A Weeping Icon of the Holy Mandylion in Patmos


On the island of Patmos, in the main church of the Monastery of Saint John the Theologian, is a western-style image of the Holy Mandylion dating to the end of the 18th or beginning of the 19th century. It seems almost out of place inside the old temple filled with Byzantine-styled frescoes. Artistically it is less interesting than anything around it, being a simple image on wood with a wood-carved frame, but it has a fascinating history in and of itself, especially how it came to be displayed in the most sacred church on the island.

The story begins in 1925, when a woman named Irene Kountouris was left alone and abandoned in her poor and simple home on the island of Patmos with her two chidren, after her husband decided to abandon his family and migrate to America in hope of finding a better life for himself. The impoverished mother, in her final hope of helping her family to survive, decided to sell her beloved icon of Christ depicted as the Holy Mandylion. She sold the icon to a British archaeologist for a large fee, and received half the cost in advance as a down payment, which was 50 golden British pounds.

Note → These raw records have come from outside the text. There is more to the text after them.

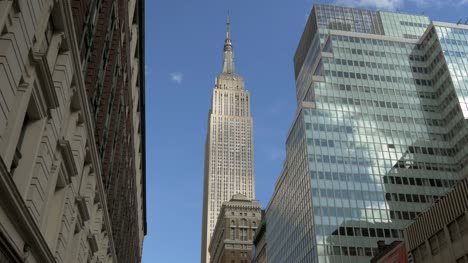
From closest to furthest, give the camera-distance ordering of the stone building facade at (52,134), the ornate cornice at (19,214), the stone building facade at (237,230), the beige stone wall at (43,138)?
the ornate cornice at (19,214) < the beige stone wall at (43,138) < the stone building facade at (52,134) < the stone building facade at (237,230)

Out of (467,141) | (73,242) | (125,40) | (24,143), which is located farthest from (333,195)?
(24,143)

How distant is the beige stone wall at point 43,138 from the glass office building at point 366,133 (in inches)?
2341

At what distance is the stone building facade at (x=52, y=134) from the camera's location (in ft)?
52.3

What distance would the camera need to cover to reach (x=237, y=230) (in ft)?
616

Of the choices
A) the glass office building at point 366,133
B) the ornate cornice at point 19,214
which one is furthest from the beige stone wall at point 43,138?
the glass office building at point 366,133

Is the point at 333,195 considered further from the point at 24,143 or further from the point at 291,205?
the point at 24,143

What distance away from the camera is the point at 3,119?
15.5 metres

The following morning Irene told her children to kiss the beloved family icon of "Christouli" for the last time before they went to school, revealing to them that she had sold the icon. Upon hearing this the children began to weep with deep sorrow, urging their mother against such an action. As they wept they looked towards the icon of Christ, and they all witnessed that it too was weeping. In fact, the flow of the tears was so great that when news spread of the miracle and people from all over the island came to the house to witness it, they were all able to take with them some of the tears on cotton as a blessing.

Irene immediately sent a telegraph to her husband of the miracle of Christ, so he postponed his new life in America and returned home where he financially helped his family.

The icon itself was then first transferred to the Monastery of the Holy of Holies on the island of Patmos, and from there was placed in the Skevophylakion of the Monastery of Saint John the Theologian.

(Interestingly, I found the following interview (read here) of a member of the Kountouris family, that evidently came to America in the 1930's from Patmos, who owns a Greek restaurant in Jackson, Mississippi. The miracle is not mentioned.)